>> BEGIN RECORDS PROVIDED
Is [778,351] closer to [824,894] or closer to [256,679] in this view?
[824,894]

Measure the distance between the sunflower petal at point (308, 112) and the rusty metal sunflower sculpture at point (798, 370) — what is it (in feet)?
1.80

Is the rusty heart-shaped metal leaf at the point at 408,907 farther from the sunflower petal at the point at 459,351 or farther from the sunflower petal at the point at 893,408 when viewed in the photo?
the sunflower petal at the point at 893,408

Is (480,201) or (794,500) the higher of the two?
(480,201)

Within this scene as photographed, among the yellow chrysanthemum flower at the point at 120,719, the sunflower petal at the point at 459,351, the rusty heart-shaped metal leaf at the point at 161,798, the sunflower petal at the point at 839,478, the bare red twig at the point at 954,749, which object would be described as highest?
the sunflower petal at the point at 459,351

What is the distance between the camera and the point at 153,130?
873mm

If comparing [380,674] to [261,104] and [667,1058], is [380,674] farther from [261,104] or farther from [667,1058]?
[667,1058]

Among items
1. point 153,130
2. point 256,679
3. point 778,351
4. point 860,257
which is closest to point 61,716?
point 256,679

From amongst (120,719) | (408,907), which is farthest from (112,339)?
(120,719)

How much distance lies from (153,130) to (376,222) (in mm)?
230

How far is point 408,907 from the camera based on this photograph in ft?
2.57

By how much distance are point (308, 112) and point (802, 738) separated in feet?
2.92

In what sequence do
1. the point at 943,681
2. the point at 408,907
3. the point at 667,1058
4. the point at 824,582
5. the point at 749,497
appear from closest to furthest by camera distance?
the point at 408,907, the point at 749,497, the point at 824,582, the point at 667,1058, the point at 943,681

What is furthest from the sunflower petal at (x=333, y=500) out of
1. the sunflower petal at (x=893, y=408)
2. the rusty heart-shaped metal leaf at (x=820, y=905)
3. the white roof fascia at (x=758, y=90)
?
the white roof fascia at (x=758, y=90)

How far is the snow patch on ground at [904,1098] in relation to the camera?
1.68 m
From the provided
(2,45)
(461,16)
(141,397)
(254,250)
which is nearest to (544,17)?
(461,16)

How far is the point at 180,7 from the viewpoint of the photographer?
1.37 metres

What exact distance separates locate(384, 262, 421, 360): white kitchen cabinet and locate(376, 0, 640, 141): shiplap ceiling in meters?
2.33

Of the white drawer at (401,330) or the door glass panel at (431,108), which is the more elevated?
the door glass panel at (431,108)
>> END RECORDS PROVIDED
▶ [PROBLEM STATEMENT]: Recast every line of the items above as a numbered list, leaving out the blank lines.

▶ [OUTPUT OF THE TASK]:
1. Is [778,351] closer to [824,894] or closer to [256,679] in this view?
2. [824,894]
3. Measure the distance between the sunflower petal at point (308, 112) and the rusty metal sunflower sculpture at point (798, 370) — what is it (in feet)?
4. 1.80
5. Is the rusty heart-shaped metal leaf at the point at 408,907 farther from the sunflower petal at the point at 459,351 or farther from the sunflower petal at the point at 893,408 when viewed in the photo?
6. the sunflower petal at the point at 893,408
7. Is (480,201) or (794,500) the higher of the two?
8. (480,201)
9. Within this scene as photographed, among the yellow chrysanthemum flower at the point at 120,719, the sunflower petal at the point at 459,351, the rusty heart-shaped metal leaf at the point at 161,798, the sunflower petal at the point at 839,478, the bare red twig at the point at 954,749, which object would be described as highest?
10. the sunflower petal at the point at 459,351
11. What is the distance between the camera and the point at 153,130?
12. 873mm
13. If comparing [380,674] to [261,104] and [667,1058], is [380,674] farther from [261,104] or farther from [667,1058]?
14. [667,1058]
15. Among items
16. 1. point 153,130
17. 2. point 256,679
18. 3. point 778,351
19. 4. point 860,257
20. which is closest to point 61,716?
21. point 256,679
22. From amongst (120,719) | (408,907), which is farthest from (112,339)?
23. (120,719)
24. How much distance lies from (153,130) to (376,222) (in mm)?
25. 230
26. How far is point 408,907 from the camera based on this photograph in ft?
27. 2.57
28. By how much distance are point (308, 112) and point (802, 738) separated in feet?
29. 2.92
30. In what sequence do
31. 1. the point at 943,681
32. 2. the point at 408,907
33. 3. the point at 667,1058
34. 4. the point at 824,582
35. 5. the point at 749,497
36. appear from closest to furthest by camera distance?
37. the point at 408,907, the point at 749,497, the point at 824,582, the point at 667,1058, the point at 943,681
38. What is furthest from the sunflower petal at (x=333, y=500) out of
39. 1. the sunflower petal at (x=893, y=408)
40. 2. the rusty heart-shaped metal leaf at (x=820, y=905)
41. 3. the white roof fascia at (x=758, y=90)
42. ?
43. the white roof fascia at (x=758, y=90)
44. How far is the snow patch on ground at [904,1098] in relation to the camera?
45. 1.68 m
46. From the provided
47. (2,45)
48. (461,16)
49. (141,397)
50. (254,250)
51. which is nearest to (544,17)?
52. (461,16)
53. How far is the point at 180,7 from the viewpoint of the photographer?
54. 1.37 metres
55. What exact distance separates locate(384, 262, 421, 360): white kitchen cabinet and locate(376, 0, 640, 141): shiplap ceiling in meters?
56. 2.33
57. Of the white drawer at (401,330) or the door glass panel at (431,108), which is the more elevated?
58. the door glass panel at (431,108)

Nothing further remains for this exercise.